Baumblütenfest Werder (Havel): vino de fruta para todos

Ayer tan-memorable-28-de-Abril-de-30-grados resultó casi una responabilidad elegir el programa correcto. Teníamos varias opciones: ir al Tiergarten a poner el grill a escondidas, meter un pie en el Wannsee para comprobar si el agua fría sigue estando tan fría o más fría que el año pasado o porque no, irse de paseo al campo.

Optamos por la última alternativa y nos fuimos a Werder (Havel). En este pueblito cerca de Potsdam hay una pequeña gran fiesta llamada Baumblütenfest (algo así como la fiesta de la floración de los arboles – dicho sea de paso: tremenda esa manía alemana de juntar palabras y ojo porque Baumblütenfest es fácil de pronunciar…). Compramos el diario y algo para desayunar y pensamos disfrutar de un viaje tranquilo y ver el paisaje por la ventana, pero no, cuando llegó el tren sólo con suerte pudimos entrar: estaba llenísimo, todo el mundo había decidido hacer lo mismo. Le encontramos a Ana un lugarcito en una de las escaleras y unos 40 minutos luego llegamos al pueblo.

Era temprano cuando nos bajamos del tren, apenas las 11 hrs, pero se notaba ya que iba a ser un día intenso y de dinerito extra para los vecinos: todo el que tuviera una más mínima visión empresarial abría su jardín o entrada a su casa para vender vino de fruta casero, poner mesas y sillas para que la gente descansara y consumiera más, había chicos tocando música por moneditas. Mal no le debe haber ido a esta gente, porque casi sin haber salido de la estación, algunos, de hecho unos cuantos, se abalanzaron sobre los primeros puestitos para comprar botellas de litro de vino de fruta (por lo general vendido en todo el pueblo a €6 / litro y €1,50-2 / vaso). El vino, por cierto, tenía sabor a jugo/zumo de fruta con alcohol, no estaba mal, pero le faltaba unos grados menos o algún hielito en el vaso para tomarse mejor. Luego de probar unos cuantos, decidimos seguir con cerveza fría (con y sin alcohol…).

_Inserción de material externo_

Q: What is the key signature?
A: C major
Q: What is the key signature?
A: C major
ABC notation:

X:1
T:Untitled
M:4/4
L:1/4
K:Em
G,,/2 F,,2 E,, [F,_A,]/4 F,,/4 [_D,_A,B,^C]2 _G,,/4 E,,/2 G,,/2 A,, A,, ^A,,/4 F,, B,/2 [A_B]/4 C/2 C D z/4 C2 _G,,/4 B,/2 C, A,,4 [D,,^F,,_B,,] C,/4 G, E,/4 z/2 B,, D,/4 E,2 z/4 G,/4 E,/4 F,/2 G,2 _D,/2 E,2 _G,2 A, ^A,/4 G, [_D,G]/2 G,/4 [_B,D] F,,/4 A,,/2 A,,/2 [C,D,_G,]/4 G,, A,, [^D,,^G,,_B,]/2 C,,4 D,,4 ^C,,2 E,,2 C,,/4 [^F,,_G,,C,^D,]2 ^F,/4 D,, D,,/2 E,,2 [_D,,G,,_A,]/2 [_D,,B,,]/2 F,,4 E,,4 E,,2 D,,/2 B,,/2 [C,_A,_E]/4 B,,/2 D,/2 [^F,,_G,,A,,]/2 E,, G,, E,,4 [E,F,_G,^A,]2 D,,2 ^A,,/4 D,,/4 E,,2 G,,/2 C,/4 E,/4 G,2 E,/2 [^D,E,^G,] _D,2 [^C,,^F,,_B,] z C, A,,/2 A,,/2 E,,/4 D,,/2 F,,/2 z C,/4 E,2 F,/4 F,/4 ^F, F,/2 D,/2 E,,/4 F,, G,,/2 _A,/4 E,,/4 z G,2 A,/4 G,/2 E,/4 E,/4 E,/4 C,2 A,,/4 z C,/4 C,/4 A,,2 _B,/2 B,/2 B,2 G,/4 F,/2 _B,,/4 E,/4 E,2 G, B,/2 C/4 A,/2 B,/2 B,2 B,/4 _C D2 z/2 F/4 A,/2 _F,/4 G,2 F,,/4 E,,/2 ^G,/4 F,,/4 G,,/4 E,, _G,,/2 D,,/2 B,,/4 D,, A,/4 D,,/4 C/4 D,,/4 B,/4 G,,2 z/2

Las 7-8 horas que estuvimos en el pueblo las pasamos caminando mucho, subiendo escalones (para acceder de la zona baja del pueblo a un paseo panorámico donde están todos los jardines floreados hay que subir 182 escalones – no los conté, había un cartel que lo decía) y luego recuperandonos tirados en nuestra mantita de picnic y como no, comiendo y tomando. Ah, y otra de las actividades del día fue mirar a la gente: parece ser que la juventud entera de los pueblos de alrededor de Berlín decidieron irse de fiesta a Werder y bueno, ya saben que la forma de vestir de éstos especímenes es un tanto especial, por momentos no sólo pareció una excursión al campo, sino también un viaje en el tiempo, de regreso a finales de los 80, principios de los 90… emocionante y aterrador a la vez. Y por cierto, el ambiente es puramente alemán, nada de turistas y ni rastro del ambiente internacional de Berlín.

Resumiendo: el pueblito es precioso, da al río Havel y su parte histórica está ubicada en una pequeña islita, la verdad que, cuando no esté colapsado por miles y miles de visitantes, debe ser un lugar tranquilísimo. Y cuando está invadido por las hordas Barbaras es un simpático lugar para irse de fiesta (al menos una vez en la vida).

Para los que se animen a hacer esta pequeña pero intensa excursión, la fiesta sigue hasta el Domingo 6 de Mayo.